++++ Texte source

Par exemple si l’on a une vache destinée à la traite, ou une poule qu’on élève pour ses œufs, et que, le Yom tov, on change d’avis et l’on souhaite les abattre : selon l’avis indulgent, elles ne sont pas mouqtsé, puisqu’on ne les a pas exclues spécialement de sa pensée ; selon les auteurs rigoureux, elles sont mouqtsé, puisqu’on n’a pas pensé, avant Yom tov, qu’on les destinait à l’abattage (Chabbat 19b, Michna Beroura 495, 15). Mais si la vache est devenue gravement malade, de sorte que, si on ne l’abattait pas, elle mourrait, et l’on en perdrait la viande, ceux-là même qui ont coutume d’être rigoureux sont autorisés, en raison de la pressante nécessité, à s’appuyer sur l’opinion des décisionnaires indulgents et à l’abattre pendant Yom tov (‘Hazon ‘Ovadia p. 19).

++++++++
++++ Lignes de données

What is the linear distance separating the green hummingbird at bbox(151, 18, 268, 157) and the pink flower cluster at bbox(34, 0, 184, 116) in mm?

++++++++

* [Tâches à réaliser]:
- A) Recopiez mot pour mot le passage sur l'abattage à Yom tov, de « Par exemple si » jusqu'à « (‘Hazon ‘Ovadia p. 19). ».
- B) Résumez en deux phrases le passage sur l'abattage à Yom tov.
- C) Prolongez, s'il vous plaît, le passage sur l'abattage à Yom tov à partir de sa dernière phrase.
Vous n'aurez pas besoin des lignes pour ce travail.

* [Les réponses]:
- A)
Par exemple si l’on a une vache destinée à la traite, ou une poule qu’on élève pour ses œufs, et que, le Yom tov, on change d’avis et l’on souhaite les abattre : selon l’avis indulgent, elles ne sont pas mouqtsé, puisqu’on ne les a pas exclues spécialement de sa pensée ; selon les auteurs rigoureux, elles sont mouqtsé, puisqu’on n’a pas pensé, avant Yom tov, qu’on les destinait à l’abattage (Chabbat 19b, Michna Beroura 495, 15). Mais si la vache est devenue gravement malade, de sorte que, si on ne l’abattait pas, elle mourrait, et l’on en perdrait la viande, ceux-là même qui ont coutume d’être rigoureux sont autorisés, en raison de la pressante nécessité, à s’appuyer sur l’opinion des décisionnaires indulgents et à l’abattre pendant Yom tov (‘Hazon ‘Ovadia p. 19).

- B) Une vache destinée à la traite ou une poule élevée pour ses œufs qu'on décide d'abattre le Yom tov n'est pas mouqtsé selon l'avis indulgent, puisqu'on ne l'a pas exclue de sa pensée, mais elle l'est selon les auteurs rigoureux, puisqu'on ne l'a pas destinée à l'abattage avant la fête. Si la vache est gravement malade au point de mourir et de faire perdre sa viande, même ceux qui ont coutume d'être rigoureux peuvent s'appuyer sur l'avis indulgent et l'abattre pendant Yom tov.

- C)
De même, un grossiste qui a dans son entrepôt des produits alimentaires, dont il n’a pas l’intention de faire usage les jours de Chabbat et de Yom tov : si, un Chabbat, se fait sentir la nécessité de prendre des aliments de l’entrepôt, ces aliments ne sont pas mouqtsé, puisque le grossiste ne les a pas explicitement mis à l’écart de son esprit. Selon les décisionnaires indulgents, la règle sera la même le Yom tov ; mais selon les décisionnaires rigoureux, dans la mesure où le grossiste n’a pas pensé s’en servir, les aliments sont mouqtsé pendant Yom tov. En revanche, s’agissant d’un patron d’épicerie qui a l’usage de prendre des produits de son magasin, de temps en temps, le Chabbat, tout le monde s’accorde à dire que, même le Yom tov, les aliments qui sont dans son magasin ne seront pas mouqtsé (Michna Beroura 495, 15, Béour Halakha ad loc., passage commençant par Sagué, Choul’han ‘Aroukh 517, 1)[9].


[8]. La permission de les ôter de la table dérive du statut du pot de chambre [qu’il est permis d’éloigner en raison du dégoût qu’il inspire]. Et puisque aussi bien on les ôte de la table, il est permis de les donner aux animaux (Les Lois de Chabbat II 23, 12). Toutefois, si des déchets d’autres sortes sont mêlés aux os, il est interdit de saisir ceux-ci pour les séparer : il faut tout jeter à la poubelle, ou tout mettre dans la cour.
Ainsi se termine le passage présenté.